The Roundhill Memory ETF (DRAM) has reached approximately $10 billion [1] in assets, marking the fastest accumulation of capital ever for an exchange-traded fund [2].
This surge reflects a shift in investor focus toward the physical infrastructure of artificial intelligence. While graphics processing units often dominate the AI conversation, memory supply has become a critical bottleneck for data center expansion.
According to TMX VettaFi, the fund's growth has been unprecedented [2]. The ETF hit $6 billion [3] in assets within five weeks of its launch earlier this month [4].
Industry analysts suggest that the rush into the fund is driven by the scarcity of dynamic random-access memory. Invezz editorial said, "AI capacity buildouts are constrained by memory supply, not just GPUs" [5]. This supply constraint has contributed to a market where DRAM prices have surged nearly fivefold [6].
The ETF provides concentrated exposure to the few companies capable of meeting this demand. Samsung, SK Hynix, and Micron together hold about 75% [7] of the ETF’s assets [8].
Retail investors have flooded into the fund as they seek ways to capitalize on the AI boom beyond traditional chipmakers [8]. The rapid influx of capital underscores the perceived urgency of the memory shortage in the global tech supply chain.
“The Roundhill Memory ETF (DRAM) just reached $10 billion in assets at the fastest pace ever for an exchange-traded fund”
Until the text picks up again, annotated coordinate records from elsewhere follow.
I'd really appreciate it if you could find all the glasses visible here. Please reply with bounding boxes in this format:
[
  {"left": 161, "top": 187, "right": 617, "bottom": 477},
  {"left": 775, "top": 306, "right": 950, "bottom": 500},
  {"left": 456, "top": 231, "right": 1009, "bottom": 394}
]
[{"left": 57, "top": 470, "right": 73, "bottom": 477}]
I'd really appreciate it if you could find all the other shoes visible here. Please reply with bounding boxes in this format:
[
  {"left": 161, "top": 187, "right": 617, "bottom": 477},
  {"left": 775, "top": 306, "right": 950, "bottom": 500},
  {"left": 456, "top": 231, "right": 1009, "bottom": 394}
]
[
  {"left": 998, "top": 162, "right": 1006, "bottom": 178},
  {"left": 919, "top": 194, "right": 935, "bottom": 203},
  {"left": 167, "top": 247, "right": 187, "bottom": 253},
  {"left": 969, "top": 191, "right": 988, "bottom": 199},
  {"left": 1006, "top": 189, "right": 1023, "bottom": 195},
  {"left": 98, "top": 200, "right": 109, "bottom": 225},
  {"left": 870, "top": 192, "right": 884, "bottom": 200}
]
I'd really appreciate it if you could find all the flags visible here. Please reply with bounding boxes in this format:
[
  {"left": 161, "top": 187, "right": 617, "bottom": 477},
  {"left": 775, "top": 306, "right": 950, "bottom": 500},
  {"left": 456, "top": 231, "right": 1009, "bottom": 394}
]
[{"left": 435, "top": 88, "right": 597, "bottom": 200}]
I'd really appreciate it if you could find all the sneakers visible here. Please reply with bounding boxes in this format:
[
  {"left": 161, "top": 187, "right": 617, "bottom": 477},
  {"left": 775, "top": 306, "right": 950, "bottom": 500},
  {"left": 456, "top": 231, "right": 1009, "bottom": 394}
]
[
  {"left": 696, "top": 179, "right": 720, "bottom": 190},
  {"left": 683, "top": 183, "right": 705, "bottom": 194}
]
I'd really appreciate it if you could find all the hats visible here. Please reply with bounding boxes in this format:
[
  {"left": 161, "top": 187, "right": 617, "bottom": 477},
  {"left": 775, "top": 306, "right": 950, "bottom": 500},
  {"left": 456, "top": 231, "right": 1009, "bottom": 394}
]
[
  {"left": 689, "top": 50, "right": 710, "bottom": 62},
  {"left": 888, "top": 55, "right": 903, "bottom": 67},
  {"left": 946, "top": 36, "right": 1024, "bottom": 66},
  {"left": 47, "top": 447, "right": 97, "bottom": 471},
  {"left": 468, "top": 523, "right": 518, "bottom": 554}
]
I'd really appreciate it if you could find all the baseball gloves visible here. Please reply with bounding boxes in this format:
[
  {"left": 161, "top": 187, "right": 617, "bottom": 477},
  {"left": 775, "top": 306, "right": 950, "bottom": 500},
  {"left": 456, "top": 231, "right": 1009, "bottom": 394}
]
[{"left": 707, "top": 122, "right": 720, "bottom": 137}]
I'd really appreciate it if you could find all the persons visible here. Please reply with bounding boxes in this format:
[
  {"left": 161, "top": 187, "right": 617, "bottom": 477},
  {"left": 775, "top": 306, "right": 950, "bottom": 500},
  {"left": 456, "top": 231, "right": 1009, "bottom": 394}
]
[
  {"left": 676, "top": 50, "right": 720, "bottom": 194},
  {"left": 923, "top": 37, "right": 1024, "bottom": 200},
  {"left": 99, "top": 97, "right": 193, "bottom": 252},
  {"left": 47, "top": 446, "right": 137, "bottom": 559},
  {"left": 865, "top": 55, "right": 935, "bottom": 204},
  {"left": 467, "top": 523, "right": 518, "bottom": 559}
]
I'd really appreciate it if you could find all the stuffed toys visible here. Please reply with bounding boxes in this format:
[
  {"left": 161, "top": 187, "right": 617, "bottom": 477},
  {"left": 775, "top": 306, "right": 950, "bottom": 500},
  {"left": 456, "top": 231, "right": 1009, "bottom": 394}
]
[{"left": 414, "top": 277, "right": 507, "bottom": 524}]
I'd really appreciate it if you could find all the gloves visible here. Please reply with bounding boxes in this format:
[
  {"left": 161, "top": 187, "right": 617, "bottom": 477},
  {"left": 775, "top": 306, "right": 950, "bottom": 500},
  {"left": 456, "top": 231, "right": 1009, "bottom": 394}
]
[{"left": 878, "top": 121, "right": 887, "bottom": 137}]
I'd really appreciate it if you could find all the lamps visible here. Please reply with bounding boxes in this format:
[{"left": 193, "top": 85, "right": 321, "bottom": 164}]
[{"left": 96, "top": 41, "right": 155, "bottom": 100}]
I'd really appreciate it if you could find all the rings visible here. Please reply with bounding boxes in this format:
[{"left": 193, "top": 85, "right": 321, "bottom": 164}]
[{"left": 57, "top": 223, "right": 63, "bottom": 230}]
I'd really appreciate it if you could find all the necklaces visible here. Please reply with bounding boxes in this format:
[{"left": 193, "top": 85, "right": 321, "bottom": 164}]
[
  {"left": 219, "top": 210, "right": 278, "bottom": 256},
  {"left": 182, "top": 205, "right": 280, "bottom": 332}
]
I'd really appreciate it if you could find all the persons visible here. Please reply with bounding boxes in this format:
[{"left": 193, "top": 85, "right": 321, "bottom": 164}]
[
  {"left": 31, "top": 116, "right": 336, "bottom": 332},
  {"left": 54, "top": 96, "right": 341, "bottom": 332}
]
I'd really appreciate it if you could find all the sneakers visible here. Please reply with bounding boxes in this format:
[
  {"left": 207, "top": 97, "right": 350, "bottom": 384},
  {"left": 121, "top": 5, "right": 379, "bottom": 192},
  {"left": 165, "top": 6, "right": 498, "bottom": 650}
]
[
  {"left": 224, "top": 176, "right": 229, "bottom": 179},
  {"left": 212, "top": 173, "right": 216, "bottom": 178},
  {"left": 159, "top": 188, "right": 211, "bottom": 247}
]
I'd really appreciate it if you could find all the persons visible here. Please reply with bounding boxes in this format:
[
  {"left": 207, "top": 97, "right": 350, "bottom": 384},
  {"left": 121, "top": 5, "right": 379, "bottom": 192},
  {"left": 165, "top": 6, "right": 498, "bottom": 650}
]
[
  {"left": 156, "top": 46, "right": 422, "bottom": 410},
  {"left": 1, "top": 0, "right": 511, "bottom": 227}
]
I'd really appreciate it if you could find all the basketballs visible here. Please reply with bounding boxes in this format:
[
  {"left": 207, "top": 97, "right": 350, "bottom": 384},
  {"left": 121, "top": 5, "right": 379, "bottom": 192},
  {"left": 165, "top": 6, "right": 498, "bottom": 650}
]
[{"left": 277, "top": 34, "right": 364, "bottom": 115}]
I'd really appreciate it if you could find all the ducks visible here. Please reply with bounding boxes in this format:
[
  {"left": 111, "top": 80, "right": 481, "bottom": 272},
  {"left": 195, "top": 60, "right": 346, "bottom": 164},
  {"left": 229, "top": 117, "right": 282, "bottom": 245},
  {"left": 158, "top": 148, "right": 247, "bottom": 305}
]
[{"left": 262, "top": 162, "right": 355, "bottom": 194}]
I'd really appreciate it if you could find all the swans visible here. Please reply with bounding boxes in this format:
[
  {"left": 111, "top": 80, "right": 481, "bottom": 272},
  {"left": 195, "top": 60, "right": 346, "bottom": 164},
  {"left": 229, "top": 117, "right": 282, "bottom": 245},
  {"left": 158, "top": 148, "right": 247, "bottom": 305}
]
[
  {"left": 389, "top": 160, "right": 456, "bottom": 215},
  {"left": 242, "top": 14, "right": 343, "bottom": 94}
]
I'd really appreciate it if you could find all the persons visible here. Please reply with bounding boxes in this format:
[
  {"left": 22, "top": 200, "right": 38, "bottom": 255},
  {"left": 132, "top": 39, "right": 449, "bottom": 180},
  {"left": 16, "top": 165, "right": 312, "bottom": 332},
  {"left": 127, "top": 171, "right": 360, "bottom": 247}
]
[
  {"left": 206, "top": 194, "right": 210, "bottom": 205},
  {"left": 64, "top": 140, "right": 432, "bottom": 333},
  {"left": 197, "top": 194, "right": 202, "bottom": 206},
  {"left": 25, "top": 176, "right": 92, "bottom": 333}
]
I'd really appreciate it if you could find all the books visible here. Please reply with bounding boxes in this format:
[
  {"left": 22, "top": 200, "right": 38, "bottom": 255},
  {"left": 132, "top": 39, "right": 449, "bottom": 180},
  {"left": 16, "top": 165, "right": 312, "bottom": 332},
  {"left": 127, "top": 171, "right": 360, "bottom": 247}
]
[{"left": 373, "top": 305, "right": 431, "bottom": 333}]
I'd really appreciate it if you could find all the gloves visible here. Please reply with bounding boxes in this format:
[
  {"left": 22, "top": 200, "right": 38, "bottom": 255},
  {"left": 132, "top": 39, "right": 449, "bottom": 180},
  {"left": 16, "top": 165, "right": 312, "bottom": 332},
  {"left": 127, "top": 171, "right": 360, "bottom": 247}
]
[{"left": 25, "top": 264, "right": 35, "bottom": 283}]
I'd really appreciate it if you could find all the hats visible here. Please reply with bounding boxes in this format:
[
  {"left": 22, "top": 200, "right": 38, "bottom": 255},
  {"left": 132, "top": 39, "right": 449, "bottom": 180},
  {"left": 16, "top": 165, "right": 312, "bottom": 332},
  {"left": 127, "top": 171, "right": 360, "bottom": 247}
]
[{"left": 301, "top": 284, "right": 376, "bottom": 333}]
The record-breaking growth of the DRAM ETF signals that the market is pricing in a prolonged shortage of high-bandwidth memory. By concentrating 75% of its assets in three companies, the fund creates a direct financial link between the physical limits of semiconductor fabrication and investor returns, highlighting how a single hardware bottleneck can dictate the pace of AI deployment.